Early onset of the illness, persistence of symptoms in the long run and chronic relapsing course of schizophrenia has far-reaching consequences for both the patients with schizophrenia and their relatives. Due to the illness, the patients may have diminished capacity for social relationships, they may not be able to take care of themselves and their day-to-day needs, face reduced employment opportunities and if employed, may be less productive. The illness thus hampers independent living and may lessen life satisfaction. Family members of patients with schizophrenia are often confronted with uncertainty about the course of the illness, lack of reciprocity in relationship with the patient and the trepidation of unpredictable symptoms.
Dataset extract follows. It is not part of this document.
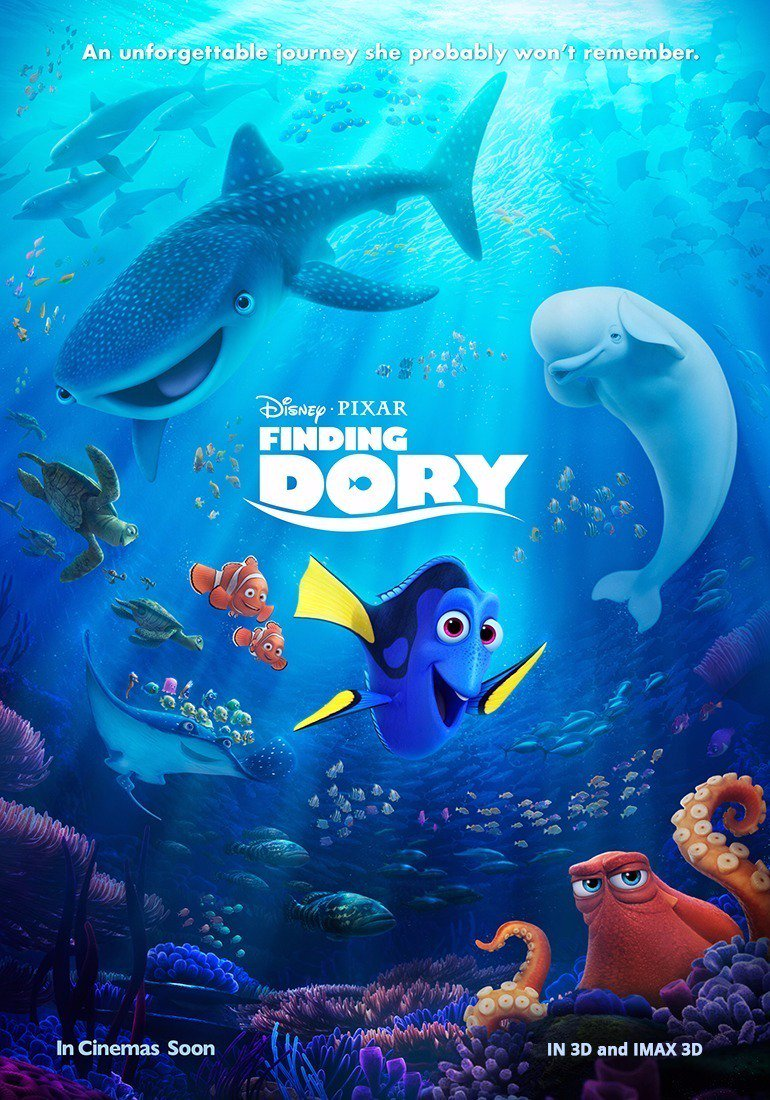 Image result for finding dory movie poster english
They also have to meet the cost of care (direct, indirect and intangible) besides accepting patient’s lost potential and impending unemployment or reduced prospects of employability of the patient. No wonder the caring relatives often experience grief and have to cope with stigma and social isolation, which leaves them with a feeling of shame, embarrassment or guilt. Thus, the illness leads to considerable emotional, financial and real-world demands on those close to the sufferer, typically the parents or the spouse. Moreover, studies have shown that caregiving frequently leads to mental morbidity, neglect of health of self and higher risk of mortality[1-4]. Caregivers also experience gradual burnout while caring for their loved ones. Parents, spouses, and siblings are often unable to deal with their own individual or family developmental needs because the focus is so often on the care of the relative with schizophrenia. Many studies across the world have evaluated various aspects of caregiving and caregivers such as burden, coping, quality of life, social support, expressed emotions, psychological morbidity etc. Till recently, caregiving was thought to be a negative phenomenon, however, now it is increasingly recognised that caregiving is not only associated with negative consequences only, but the caregivers also experience subjective gains and satisfaction. In this article we focus on the conceptual issues and current understanding of positive aspects of caregiving and review research regarding these in relation to schizophrenia.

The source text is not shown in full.